He stopped and looked up at me, waiting for more.

"Go on; tell me about it, and what followed." My lips formed the words; my heart beat too faintly for my breath to utter them.

"About the murder itself there is not much to tell. The man, I believe, was an inhuman scoundrel, and the woman first killed him in desperation, and afterwards herself in despair. The only detail connected with the actual crime of which I have ever heard, was the gale that was blowing that night—the fiercest known to this countryside in that generation; and it has always been said since that any misfortune to the Mervyns—especially any misfortune connected with the curse—comes with a storm of wind. That was why I so disliked your story of the imaginary tempests which have disturbed your nights since you slept there. As to what followed,"—he gave a sigh,—"that story is long enough and full of incident. On the morning after the murder, so runs the tale, Dame Alice came down to the Grange from the tower to which she had retired when her son's wickednesses had driven her from his house, and there in the presence of the two corpses she foretold the curse which should rest upon their descendants for generations to come.
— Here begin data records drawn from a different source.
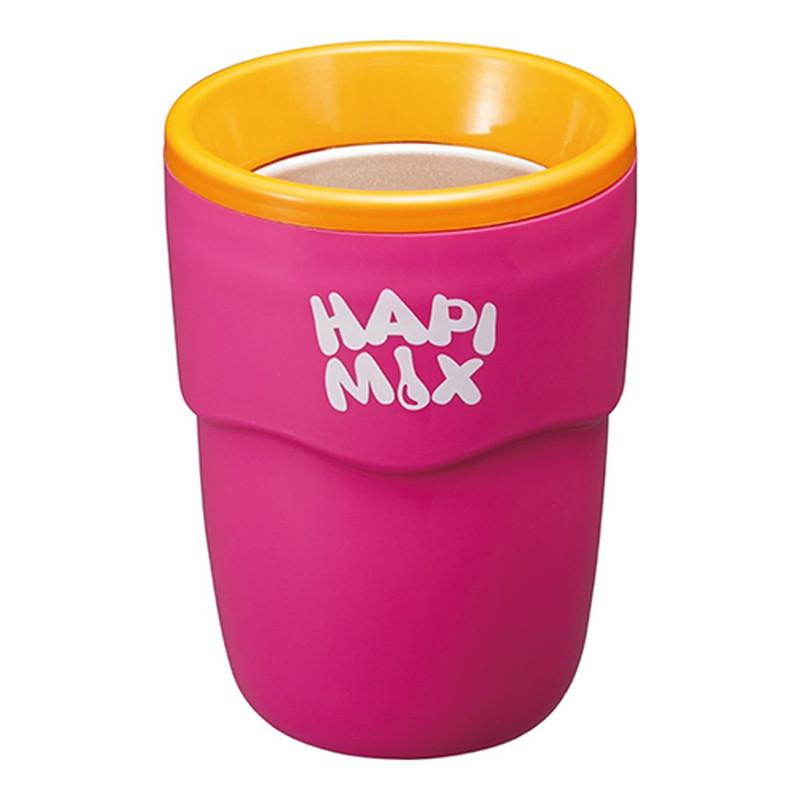 HAPIMIX(ハピックス) フレンズ ピンク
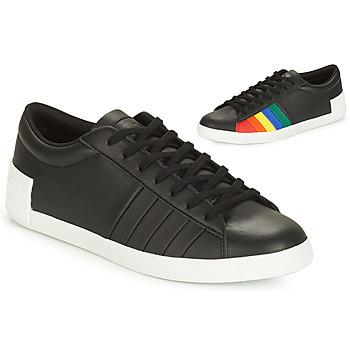 Sko Dame Lave sneakers Le Coq Sportif FLAG Sort / Flerfarvet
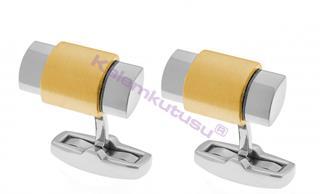 CROSS Newport Çelik/PVD Altın Kaplamalı Kol Düğmesi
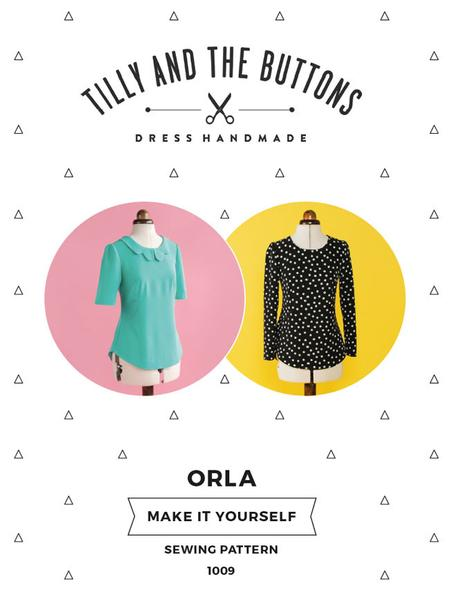 Tilly and the Buttons - Orla top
A clergyman who was present, horrified, it is said at her words, adjured her by the mercy of Heaven to place some term to the doom which she had pronounced. She replied that no mortal might reckon the fruit of a plant which drew its life from hell; that a term there should be, but as it passed the wisdom of man to fix it, so it should pass the wit of man to discover it. She then placed in the room this cabinet, constructed by herself and her Italian follower, and said that the curse should not depart from the family until the day when its doors were unlocked and its legend read.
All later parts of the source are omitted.